▶ CONSIGNES
1. Pour chaque affirmation, dites si elle concorde avec le texte fourni sur la contribution climat énergie, en répondant par oui ou non et en citant les mots décisifs du texte. (a) Le gouvernement entend inclure l’électricité dans le périmètre de la contribution. (b) Le nucléaire ne convient pas aux pics de consommation. (c) La France importe, notamment d’Allemagne, de l’électricité produite à partir de charbon.
2. D’après le texte fourni sur la contribution climat énergie, quelle quantité d’électricité la France importe-t-elle chaque année pour couvrir ses besoins hivernaux en période de pic de consommation ?

Une taxe Energie écologique et sociale est possible

Pour rendre juste la Contribution climat énergie, il faut la redistribuer selon les niveaux de revenus. Mais il faut aussi qu’elle reste écologique... D’où l’idée d’une d’une Carte verte, pour favoriser la production de produits et services à faible impact environnemental.


Les modalités pratiques de la future contribution climat énergie (CCE) sont débattues en ce moment. Même si la CCE est un premier pas dans la bonne direction, trois dimensions du projet actuel du gouvernement posent de graves problèmes.

Le premier concerne le périmètre de la contribution. Contrairement aux intentions gouvernementales il est souhaitable que l’électricité fasse partie du périmètre de la CCE. En effet, si l’essentiel de notre électricité est d’origine nucléaire, la France importe quand meme l’équivalent de la production de deux centrales nucléaires par an pour satisfaire ses besoins hivernaux en période de pic de consommation. Car si le nucléaire répond à nos besoins « de base », il n’est pas adapté aux pics de consommation. Résultat, nous importons notamment d’Allemagne de l’électricité produite à base de charbon. Si la consommation d’électricité n’était pas taxée, les émissions de CO2 liées à ce charbon ne le seraient donc pas non plus. On se trouverait alors dans la situation difficilement justifiable où le charbon consommé directement serait taxé, mais où le charbon consommé indirectement, via la production d’électricité, ne le serait pas.

▶ DONNÉES FOURNIES
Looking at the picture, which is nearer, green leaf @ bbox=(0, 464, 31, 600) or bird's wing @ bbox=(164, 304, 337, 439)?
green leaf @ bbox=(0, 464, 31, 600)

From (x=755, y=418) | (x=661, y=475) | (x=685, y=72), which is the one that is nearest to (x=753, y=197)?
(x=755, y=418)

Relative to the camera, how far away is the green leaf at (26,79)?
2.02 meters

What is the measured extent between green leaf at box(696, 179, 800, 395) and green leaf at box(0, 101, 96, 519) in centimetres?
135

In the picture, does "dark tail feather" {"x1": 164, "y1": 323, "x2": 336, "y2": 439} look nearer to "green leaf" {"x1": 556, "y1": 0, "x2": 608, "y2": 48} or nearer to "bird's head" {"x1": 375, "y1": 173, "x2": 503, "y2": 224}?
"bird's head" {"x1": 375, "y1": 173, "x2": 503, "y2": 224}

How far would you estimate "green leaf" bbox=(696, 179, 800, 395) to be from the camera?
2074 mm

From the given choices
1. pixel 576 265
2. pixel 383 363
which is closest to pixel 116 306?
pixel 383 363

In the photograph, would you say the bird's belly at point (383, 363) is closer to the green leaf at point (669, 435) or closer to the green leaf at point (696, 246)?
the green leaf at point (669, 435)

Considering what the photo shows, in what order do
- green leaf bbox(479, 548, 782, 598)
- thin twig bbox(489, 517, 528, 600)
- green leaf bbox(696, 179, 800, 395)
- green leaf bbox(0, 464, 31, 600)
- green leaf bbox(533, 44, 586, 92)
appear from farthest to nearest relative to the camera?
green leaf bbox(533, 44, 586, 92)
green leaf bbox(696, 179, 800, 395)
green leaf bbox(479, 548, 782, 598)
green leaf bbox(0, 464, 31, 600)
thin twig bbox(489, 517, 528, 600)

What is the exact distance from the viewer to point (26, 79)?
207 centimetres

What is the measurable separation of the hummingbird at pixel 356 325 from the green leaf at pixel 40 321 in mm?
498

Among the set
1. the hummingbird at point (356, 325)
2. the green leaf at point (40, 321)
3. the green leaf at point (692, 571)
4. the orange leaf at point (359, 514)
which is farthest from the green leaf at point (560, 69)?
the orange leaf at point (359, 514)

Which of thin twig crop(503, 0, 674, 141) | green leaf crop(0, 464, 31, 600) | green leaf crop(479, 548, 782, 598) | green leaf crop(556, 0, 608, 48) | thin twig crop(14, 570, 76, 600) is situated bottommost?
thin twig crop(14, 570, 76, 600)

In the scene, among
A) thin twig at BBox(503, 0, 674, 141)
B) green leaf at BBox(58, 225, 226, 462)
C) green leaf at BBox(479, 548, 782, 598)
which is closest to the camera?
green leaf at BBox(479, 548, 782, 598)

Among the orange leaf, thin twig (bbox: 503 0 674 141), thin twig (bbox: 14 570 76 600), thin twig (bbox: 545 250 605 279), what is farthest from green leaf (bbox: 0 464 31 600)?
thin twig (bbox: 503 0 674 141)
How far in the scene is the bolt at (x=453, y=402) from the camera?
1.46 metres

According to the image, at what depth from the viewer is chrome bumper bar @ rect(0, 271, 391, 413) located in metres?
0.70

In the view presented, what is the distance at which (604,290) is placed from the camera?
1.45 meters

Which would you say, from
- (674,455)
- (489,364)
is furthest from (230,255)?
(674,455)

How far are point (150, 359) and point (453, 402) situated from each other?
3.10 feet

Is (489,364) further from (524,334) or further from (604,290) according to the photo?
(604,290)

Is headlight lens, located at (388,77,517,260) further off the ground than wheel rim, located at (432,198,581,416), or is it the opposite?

▶ RÉPONSES
1.
(a) Non : « Contrairement aux intentions gouvernementales il est souhaitable que l’électricité fasse partie du périmètre de la CCE. »
(b) Oui : « il n’est pas adapté aux pics de consommation ».
(c) Oui : « nous importons notamment d’Allemagne de l’électricité produite à base de charbon ».

2. L’équivalent de la production de deux centrales nucléaires par an.